Once again



  •   // OP: 400+ million rows in the table get returned - across a long distance network
    Map<Long,SomeComplexObject><long,somecomplexobject> map = someService.getAllOfTheseComplexObjects(...);
    if (map.size() > 0) {
    long firstId = map.keyset().toArray(new Long[0])[0];
    ...
    }
    </long,somecomplexobject>


  • Please tell me that they iterate over the values in the map looking for specific ones and only acting on those entries?

    Those are my favorite WTFs ... "DATABASE! Give me everything! I'll figure out which ones I really need!"



  • @zelmak said:

    Please tell me that they iterate over the values in the map looking for specific ones and only acting on those entries?

    I think the WTF is going to be that they fetched 400+ million rows and then discarded everything except the ID of the first one.

     



  • Geeze, are you sitting next to me or something?  The code base I inherited has this shit sprinkled throughout.

    One such example was the, "iterate through the entire collection populating a *single* object for each row in the data reader, and return only the last instance" pattern. Looked something like this:

    var o = new MyObject(); //First WTF, initialize before checking if anything was returned? Really?

    while (reader.Read()) {

     o = new MyObject(); // Uh, I think you already did this, no?

     o.[property] = reader["column"].ToString();

    // Other properties here too

    }

    return o;



  • @DaveK said:

    @zelmak said:

    Please tell me that they iterate over the values in the map looking for specific ones and only acting on those entries?

    I think the WTF is going to be that they fetched 400+ million rows and then discarded everything except the ID of the first one.

     

    Somewhere in my codebase I replaced two blocks of code: where the first block read the database with a "SELECT *", and then stored just the ids in an array, and the second block would then iterate over that array and fetch each row back out only to populate some collection object. Good times had by all!



  • @dohpaz42 said:

    @DaveK said:

    @zelmak said:

    Please tell me that they iterate over the values in the map looking for specific ones and only acting on those entries?

    I think the WTF is going to be that they fetched 400+ million rows and then discarded everything except the ID of the first one.
    Somewhere in my codebase I replaced two blocks of code: where the first block read the database with a "SELECT *", and then stored just the ids in an array, and the second block would then iterate over that array and fetch each row back out only to populate some collection object. Good times had by all!
    The original developer was just optimizing it...  It's not like there is any mechanism for indexing IDs for quick and easy retrieval, right?

::::::::::

§ Short problem 1
Reproduce the database-code forum thread word for word, starting at "One such example" and ending at "was returned? Really?".
§ Short problem 2
Supply what comes next in the database-code forum thread, starting after its final sentence.
The material after this point is separate from the database-code forum thread.

::::::::::

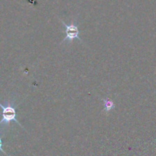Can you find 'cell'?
<instances>
[{"mask_svg":"<svg viewBox=\"0 0 156 156\" xmlns=\"http://www.w3.org/2000/svg\"><path fill=\"white\" fill-rule=\"evenodd\" d=\"M19 105H15V99L5 101L4 105L0 103V107L2 108L1 114L2 116V119L0 121V125H9L11 122L14 121L18 123V125H20L21 127H23L22 125L16 119V108Z\"/></svg>","mask_w":156,"mask_h":156,"instance_id":"6da1fadb","label":"cell"},{"mask_svg":"<svg viewBox=\"0 0 156 156\" xmlns=\"http://www.w3.org/2000/svg\"><path fill=\"white\" fill-rule=\"evenodd\" d=\"M0 151H1V152H2V153H4L5 155L9 156V155H8V154L6 153V152H5V151L3 150V149H2V138H1V136H0Z\"/></svg>","mask_w":156,"mask_h":156,"instance_id":"277c9868","label":"cell"},{"mask_svg":"<svg viewBox=\"0 0 156 156\" xmlns=\"http://www.w3.org/2000/svg\"><path fill=\"white\" fill-rule=\"evenodd\" d=\"M102 101L104 102V111L108 112V111H111V110L115 108V105H114V101L109 98H107L106 99L102 98Z\"/></svg>","mask_w":156,"mask_h":156,"instance_id":"3957f363","label":"cell"},{"mask_svg":"<svg viewBox=\"0 0 156 156\" xmlns=\"http://www.w3.org/2000/svg\"><path fill=\"white\" fill-rule=\"evenodd\" d=\"M62 24L65 26L66 30H65V34L66 37L62 41L61 44L65 42L66 41H68L69 43L73 42V40L75 38H77L79 41L82 42V40L80 39V37H79V34H80V30H79V27H78V25L76 24V23H72L70 24H66L64 21H62V20H60Z\"/></svg>","mask_w":156,"mask_h":156,"instance_id":"7a4b0ae2","label":"cell"}]
</instances>
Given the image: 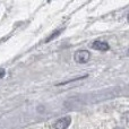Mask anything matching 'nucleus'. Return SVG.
<instances>
[{
	"label": "nucleus",
	"mask_w": 129,
	"mask_h": 129,
	"mask_svg": "<svg viewBox=\"0 0 129 129\" xmlns=\"http://www.w3.org/2000/svg\"><path fill=\"white\" fill-rule=\"evenodd\" d=\"M91 58V54L86 50H78L74 54V60L77 63H86Z\"/></svg>",
	"instance_id": "f257e3e1"
},
{
	"label": "nucleus",
	"mask_w": 129,
	"mask_h": 129,
	"mask_svg": "<svg viewBox=\"0 0 129 129\" xmlns=\"http://www.w3.org/2000/svg\"><path fill=\"white\" fill-rule=\"evenodd\" d=\"M71 122L70 117H62L51 125V129H67Z\"/></svg>",
	"instance_id": "f03ea898"
},
{
	"label": "nucleus",
	"mask_w": 129,
	"mask_h": 129,
	"mask_svg": "<svg viewBox=\"0 0 129 129\" xmlns=\"http://www.w3.org/2000/svg\"><path fill=\"white\" fill-rule=\"evenodd\" d=\"M91 47L95 50H99V51H108L110 49L109 44L107 42H102V41H94Z\"/></svg>",
	"instance_id": "7ed1b4c3"
},
{
	"label": "nucleus",
	"mask_w": 129,
	"mask_h": 129,
	"mask_svg": "<svg viewBox=\"0 0 129 129\" xmlns=\"http://www.w3.org/2000/svg\"><path fill=\"white\" fill-rule=\"evenodd\" d=\"M62 31H63V28H60V29H58V31H54L53 33H52L51 35H50V38H48L47 40H45V42H50V41H51V40H53V39H56L57 36H59V34H60Z\"/></svg>",
	"instance_id": "20e7f679"
},
{
	"label": "nucleus",
	"mask_w": 129,
	"mask_h": 129,
	"mask_svg": "<svg viewBox=\"0 0 129 129\" xmlns=\"http://www.w3.org/2000/svg\"><path fill=\"white\" fill-rule=\"evenodd\" d=\"M4 76H5V71H4V70H1V71H0V79H1V78L4 77Z\"/></svg>",
	"instance_id": "39448f33"
}]
</instances>
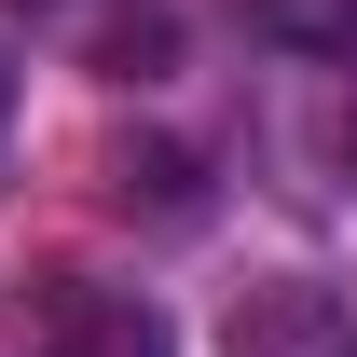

::::::::::

§ Output 1
One such example was the, "iterate through the entire collection populating a *single* object for each row in the data reader, and return only the last instance" pattern. Looked something like this:

    var o = new MyObject(); //First WTF, initialize before checking if anything was returned? Really?

§ Output 2
  • @C-Octothorpe said:

    Geeze, are you sitting next to me or something?  The code base I inherited has this shit sprinkled throughout.

    One such example was the, "iterate through the entire collection populating a *single* object for each row in the data reader, and return only the last instance" pattern. Looked something like this:

    var o = new MyObject(); //First WTF, initialize before checking if anything was returned? Really?

    while (reader.Read()) {

     o = new MyObject(); // Uh, I think you already did this, no?

     o.[property] = reader["column"].ToString();

    // Other properties here too

    }

    return o;

    That's all over the code I maintain... but generally only if they already expected the database to return one row.  In that case, it's not so much a WTF, just unclear.


  • All: The table IS indexed, and the id is a guaranteed-unique PK.

    And yes, the guy was just using the id from the first row in the table, so roughly 400+MM rows * 3K each = 1.2+GB serialized, transported over the backbone and countless routers, deserialized, garbage collected, and all but the first 8 bytes weren't even looked at. Why? Because the routine to load the table was already there, and he didn't want to write a new routine just for this.

    Sigh.


  • ♿ (Parody)

    @snoofle said:

    Why? Because the routine to load the table was already there, and he didn't want to write a new routine just for this.

    OK, so TRWTF is your desire for him to perform premature optimization, eh?



  • @boomzilla said:

    @snoofle said:
    Why? Because the routine to load the table was already there, and he didn't want to write a new routine just for this.
    OK, so TRWTF is your desire for him to perform premature optimization, eh?
    I hear there's a cream for that...


  • Trolleybus Mechanic

    @dohpaz42 said:

    Somewhere in my codebase I replaced two blocks of code: where the first block read the database with a "SELECT *", and then stored just the ids in an array, and the second block would then iterate over that array and fetch each row back out only to populate some collection object. Good times had by all!
     

    I can do you one better. Somewhere in the codebase is a select statement that selects all the IDs, then iterates over the collection to find the largest ID, and then does an insert statement with that id + 1.

    If anyone remembers my "Max(id) + 1" wtf from a while back-- that was the improved version.


  • Discourse touched me in a no-no place

    @C-Octothorpe said:

    Geeze, are you sitting next to me or something?  The code base I inherited has this shit sprinkled throughout.

    One such example was the, "iterate through the entire collection populating a *single* object for each row in the data reader, and return only the last instance" pattern. Looked something like this:

    var o = new MyObject(); //First WTF, initialize before checking if anything was returned? Really?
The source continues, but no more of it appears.